* [Exercise requirements]:
Copy out each line of the data that contains "scientific".

* [Study material]:

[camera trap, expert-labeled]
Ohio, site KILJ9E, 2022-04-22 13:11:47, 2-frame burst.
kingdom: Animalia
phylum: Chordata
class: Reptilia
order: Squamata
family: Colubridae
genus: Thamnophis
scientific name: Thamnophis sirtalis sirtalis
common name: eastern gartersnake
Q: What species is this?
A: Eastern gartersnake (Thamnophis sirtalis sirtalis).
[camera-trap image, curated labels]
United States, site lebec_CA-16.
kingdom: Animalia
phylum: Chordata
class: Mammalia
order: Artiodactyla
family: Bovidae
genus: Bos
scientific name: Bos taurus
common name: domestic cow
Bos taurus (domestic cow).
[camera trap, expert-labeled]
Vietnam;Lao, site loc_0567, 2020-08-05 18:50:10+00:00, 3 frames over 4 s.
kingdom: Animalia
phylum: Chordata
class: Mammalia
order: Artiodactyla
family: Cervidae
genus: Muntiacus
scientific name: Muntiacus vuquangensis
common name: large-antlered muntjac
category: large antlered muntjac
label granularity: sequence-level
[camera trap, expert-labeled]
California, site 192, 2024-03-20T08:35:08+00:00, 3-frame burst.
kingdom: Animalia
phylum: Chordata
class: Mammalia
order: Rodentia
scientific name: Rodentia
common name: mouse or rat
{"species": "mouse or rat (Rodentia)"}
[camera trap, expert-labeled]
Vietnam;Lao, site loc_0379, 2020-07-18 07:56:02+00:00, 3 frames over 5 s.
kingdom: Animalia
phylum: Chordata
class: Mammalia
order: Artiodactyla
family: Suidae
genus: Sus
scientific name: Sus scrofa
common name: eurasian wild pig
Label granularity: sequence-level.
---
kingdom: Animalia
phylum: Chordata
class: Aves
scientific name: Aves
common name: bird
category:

* [Result]:
scientific name: Thamnophis sirtalis sirtalis
scientific name: Bos taurus
scientific name: Muntiacus vuquangensis
scientific name: Rodentia
scientific name: Sus scrofa
scientific name: Aves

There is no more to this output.